Because only one language pair will be translated, this project will use a primarily 
transfer-based approach. Whereas other research projects in the Computer Systems
laboratory have been largely based on direct translation, this project will attempt 
to place an emphasis on parsing the input, rather than expanding the dictionary 
immediately. A syntactic transfer approach can, by generalization, be expanded 
into an interlingua approach. This project will attempt to remain flexible enough
that it may later be adapted to use interlingua.

As an aide for parsing, and for identification of unknown words, the program will
use a valency dictionary that is, a dictionary that provides the number and types
of complements that each verb takes. To aide valency analysis, the parser will use
a dependency grammar, which produces a tree in which nouns are dependent on verbs,
adjectives are dependent on nouns, and so on, rather than phrase-structure 
representation, which separates words into noun phrases, verb phrases, etc.

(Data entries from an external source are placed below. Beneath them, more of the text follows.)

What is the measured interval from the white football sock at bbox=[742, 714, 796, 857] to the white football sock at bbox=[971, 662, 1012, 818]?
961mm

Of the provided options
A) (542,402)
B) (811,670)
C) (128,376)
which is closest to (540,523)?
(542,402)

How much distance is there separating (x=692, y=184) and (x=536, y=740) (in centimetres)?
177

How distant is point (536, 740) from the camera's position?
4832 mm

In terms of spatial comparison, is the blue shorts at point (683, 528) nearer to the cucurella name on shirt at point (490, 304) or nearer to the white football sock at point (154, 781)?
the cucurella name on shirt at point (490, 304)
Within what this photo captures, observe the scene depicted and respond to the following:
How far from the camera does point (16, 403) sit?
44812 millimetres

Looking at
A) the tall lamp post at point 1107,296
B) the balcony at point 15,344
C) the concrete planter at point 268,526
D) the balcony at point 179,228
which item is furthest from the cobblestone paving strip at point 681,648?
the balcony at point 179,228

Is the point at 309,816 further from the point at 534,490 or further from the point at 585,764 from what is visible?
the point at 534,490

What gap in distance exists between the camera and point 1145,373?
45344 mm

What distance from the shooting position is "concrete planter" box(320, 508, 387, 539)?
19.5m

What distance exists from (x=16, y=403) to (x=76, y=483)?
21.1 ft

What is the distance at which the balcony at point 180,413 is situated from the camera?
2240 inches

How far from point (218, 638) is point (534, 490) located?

VI. Procedure and Methodology: The first program necessary for the project to 
proceed will be the dictionary, hopefully including a simple Java program to help 
review and generate entries. Since the parser uses the dictionary so heavily, 
including its details, the dictionary will need to be fully programmed in order 
to proceed with the translator itself. After the dictionary, the lexical analysis 
algorithm can be written, probably still in Java. The syntactic analyzer will be
in either Python or Java, and will generate and store the dependency tree that will
form the intermediary representation. Finally, the target language generator, back
in Java, will create the English text from the tree. After these are all operating 
on a basic level, the preliminary version of the unknown word analyzer can be added 
to the syntactic analysis stage.

In the second stage of development, attributes, including a separate program to 
manage attribute relations, can be added. Initially, part of speech and possibly 
gender will be the only attributes included. Additional attributes, such as verb
of motion, animate or inanimate, and other specifiers can make translation more
accurate and more likely to select the correct interpretation of each sentence.
Both the lexical and syntactic analysis stages, as well as word identification,
would need to be updated to include attributes. If the project reaches this point, 
the dictionary and parsing algorithms can be improved independently for as long 
as time allows.

VII. Expected Results: The final result of the project will be a working, if 
limited, Russian-English translator. Because it uses dependency, rather than phrase 
structure grammar, and predicts structures for unknown words, rather than omitting 
them, it does represent an unusual approach to translation. Its success or failure 
should exhibit the usefulness of the algorithms I have chosen. In addition to the 
research value, however, an interactive and basically functional Russian-English
translator would be a useful resource for translators, particularly with a dictionary 
that is easily manipulated by the user.

While the main focus of the project is on the translator, the dictionary itself,
if it includes a useful GUI, could be a valuable resource for Russian students.
Hopefully, the interactions between the lexical analysis algorithm and the dictionary
will remain efficient enough that the dictionary can be expanded without massive
memory expenditures. Since the dictionary will include part of speech, valency 
structures, and hopefully attributes of the words, as well as literal translations, 
it should provide even more information than would be necessary for a human translator.